Sadtu’s proposal is likely to receive the support of the National Union of Mineworkers (NUM). Its President Joseph Montisetse told Business Day in a recent interview that affiliates are concerned about the deteriorating state of public health institutions in the country, and although scarce resources play a role, the quality of service is an integral part of the problem.
In its proposed resolution on National Health Insurance, NUM, the National Education Health and Allied Workers Union and other Cosatu health sector unions said the incompetent management of institutions, corruption, understaffing and the outsourcing of key functions at provincial, district and institutional levels contribute to poor service delivery in the public health sector.
Cosatu unions want a resolution on the conduct of its leaders who get elevated to prominent government positions through its alliance with the ANC.
The federation’s affiliates will have to review Cosatu’s resolution encouraging its members to "swell the ranks" of the ANC, the federation’s general secretary Bheki Nthsalintshali confirmed.
This was due to leaders getting "overwhelmed" by the system in government and abandoning their mandate, which is to promote workers’ interests.
If the resolution is passed, Cosatu members deployed in government would be required to appear before a "committee" to explain decisions made in their official capacities, including input on policy.
This is part of Cosatu’s bigger plan to influence policy formulation and the decision-making processes in government, since its alliance with the ANC and SACP has not ensured its involvement in key decisions.

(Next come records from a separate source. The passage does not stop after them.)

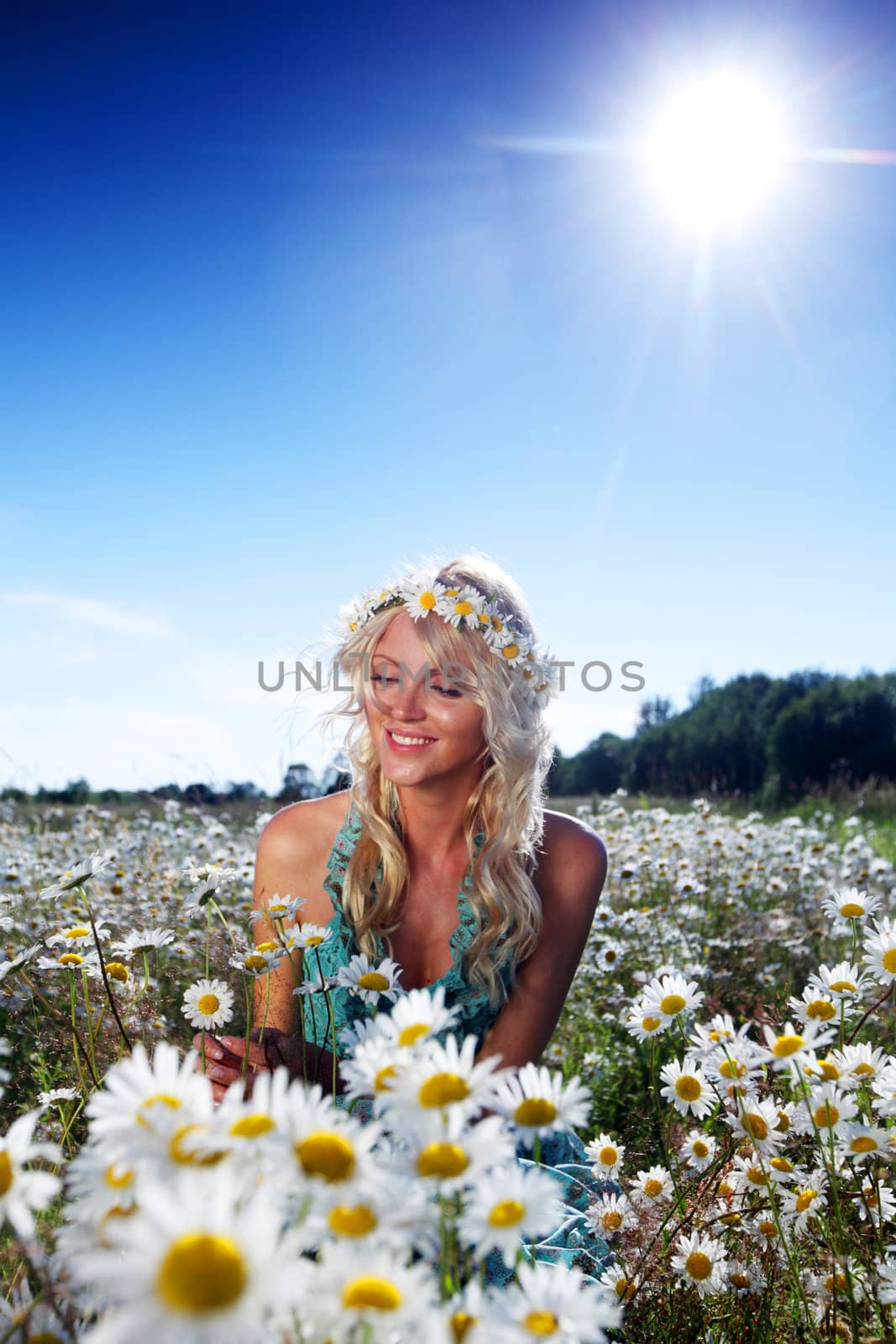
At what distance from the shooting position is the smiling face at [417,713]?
10.3 ft

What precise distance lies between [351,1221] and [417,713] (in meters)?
2.39

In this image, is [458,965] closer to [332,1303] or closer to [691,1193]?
[691,1193]

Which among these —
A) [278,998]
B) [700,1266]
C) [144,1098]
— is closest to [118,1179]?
[144,1098]

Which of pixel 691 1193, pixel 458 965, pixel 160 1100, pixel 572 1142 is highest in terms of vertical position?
pixel 160 1100

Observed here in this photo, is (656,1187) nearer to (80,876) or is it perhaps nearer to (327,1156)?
(80,876)

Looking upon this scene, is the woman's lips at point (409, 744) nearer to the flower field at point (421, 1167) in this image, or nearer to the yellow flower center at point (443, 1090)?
the flower field at point (421, 1167)

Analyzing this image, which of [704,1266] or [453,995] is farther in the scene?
[453,995]

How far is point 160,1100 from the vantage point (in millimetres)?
806

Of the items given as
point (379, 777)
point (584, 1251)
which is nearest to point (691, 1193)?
point (584, 1251)

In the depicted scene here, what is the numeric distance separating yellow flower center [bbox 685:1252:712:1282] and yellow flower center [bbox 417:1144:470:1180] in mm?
1286

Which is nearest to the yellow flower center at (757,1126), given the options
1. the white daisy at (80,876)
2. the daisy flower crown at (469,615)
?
the white daisy at (80,876)

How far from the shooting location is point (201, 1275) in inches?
25.3

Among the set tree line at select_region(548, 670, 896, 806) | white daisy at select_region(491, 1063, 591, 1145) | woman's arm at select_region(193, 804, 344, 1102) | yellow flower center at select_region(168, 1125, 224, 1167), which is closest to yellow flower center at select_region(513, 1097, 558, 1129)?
white daisy at select_region(491, 1063, 591, 1145)

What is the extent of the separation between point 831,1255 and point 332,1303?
116 centimetres
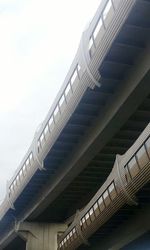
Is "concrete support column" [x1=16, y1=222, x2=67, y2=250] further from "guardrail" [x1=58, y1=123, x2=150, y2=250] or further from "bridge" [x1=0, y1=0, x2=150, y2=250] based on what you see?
"guardrail" [x1=58, y1=123, x2=150, y2=250]

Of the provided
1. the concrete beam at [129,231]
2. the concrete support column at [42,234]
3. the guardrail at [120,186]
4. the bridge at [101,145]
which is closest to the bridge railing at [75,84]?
the bridge at [101,145]

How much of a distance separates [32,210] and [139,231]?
949 centimetres

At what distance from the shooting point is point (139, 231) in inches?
854

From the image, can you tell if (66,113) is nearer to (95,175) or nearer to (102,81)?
(102,81)

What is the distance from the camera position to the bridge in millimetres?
13492

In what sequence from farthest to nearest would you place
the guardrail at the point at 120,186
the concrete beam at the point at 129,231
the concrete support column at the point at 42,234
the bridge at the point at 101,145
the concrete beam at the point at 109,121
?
1. the concrete support column at the point at 42,234
2. the concrete beam at the point at 129,231
3. the guardrail at the point at 120,186
4. the concrete beam at the point at 109,121
5. the bridge at the point at 101,145

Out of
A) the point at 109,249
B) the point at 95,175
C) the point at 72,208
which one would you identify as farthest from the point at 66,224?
the point at 95,175

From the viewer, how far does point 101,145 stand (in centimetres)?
1855

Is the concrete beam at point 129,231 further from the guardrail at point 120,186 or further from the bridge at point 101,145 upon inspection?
the guardrail at point 120,186

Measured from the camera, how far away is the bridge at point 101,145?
1349cm

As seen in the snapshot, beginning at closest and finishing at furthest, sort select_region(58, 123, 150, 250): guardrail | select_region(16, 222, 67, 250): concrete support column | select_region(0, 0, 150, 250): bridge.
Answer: select_region(0, 0, 150, 250): bridge → select_region(58, 123, 150, 250): guardrail → select_region(16, 222, 67, 250): concrete support column

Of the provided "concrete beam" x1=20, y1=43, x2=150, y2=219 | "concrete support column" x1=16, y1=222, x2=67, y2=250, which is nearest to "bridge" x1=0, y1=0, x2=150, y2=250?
"concrete beam" x1=20, y1=43, x2=150, y2=219

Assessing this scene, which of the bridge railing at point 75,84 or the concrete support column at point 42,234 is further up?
the concrete support column at point 42,234

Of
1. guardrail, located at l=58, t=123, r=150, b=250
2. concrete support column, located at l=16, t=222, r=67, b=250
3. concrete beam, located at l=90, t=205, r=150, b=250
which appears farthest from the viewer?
concrete support column, located at l=16, t=222, r=67, b=250
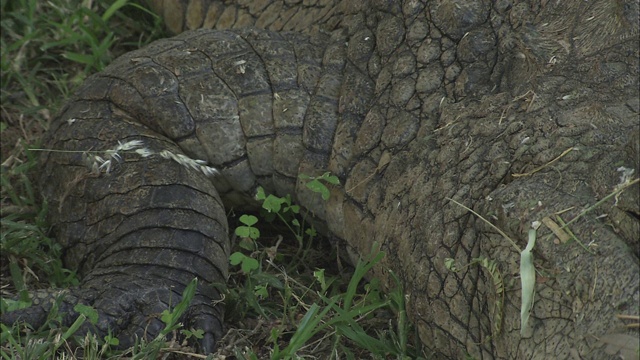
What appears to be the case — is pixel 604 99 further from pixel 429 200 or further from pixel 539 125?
pixel 429 200

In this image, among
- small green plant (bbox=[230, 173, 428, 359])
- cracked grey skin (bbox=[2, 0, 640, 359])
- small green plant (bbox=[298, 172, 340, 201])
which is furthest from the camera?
small green plant (bbox=[298, 172, 340, 201])

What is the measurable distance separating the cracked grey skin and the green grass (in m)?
0.08

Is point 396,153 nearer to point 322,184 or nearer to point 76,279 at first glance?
point 322,184

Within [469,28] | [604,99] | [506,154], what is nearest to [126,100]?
[469,28]

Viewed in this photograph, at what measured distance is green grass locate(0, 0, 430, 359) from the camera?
2891mm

In its political report, the federation raised concern over what it described as the ANC’s indecision to access state power to drive "progressive policies to transfer economic power to the working class and poor".
Cosatu has berated the economic policies of the ANC-led government for years, calling them "neoliberal", and identifying the Treasury as the biggest hurdle to a more inclusive state.
More than 2,000 delegates attending the congress will elect new leaders, with Cosatu’s second deputy president Zingiswa Losi expected to be chosen as president. The other main vacancy will then be that of second deputy president.
NUM has nominated its Highveld region chairperson Nelson Rachoshi for the role, while the majority of the affiliates are said to be backing SA Commercial, Catering and Allied Workers Union leader Louise Thipe, due to her experience as a member of the Cosatu central executive committee.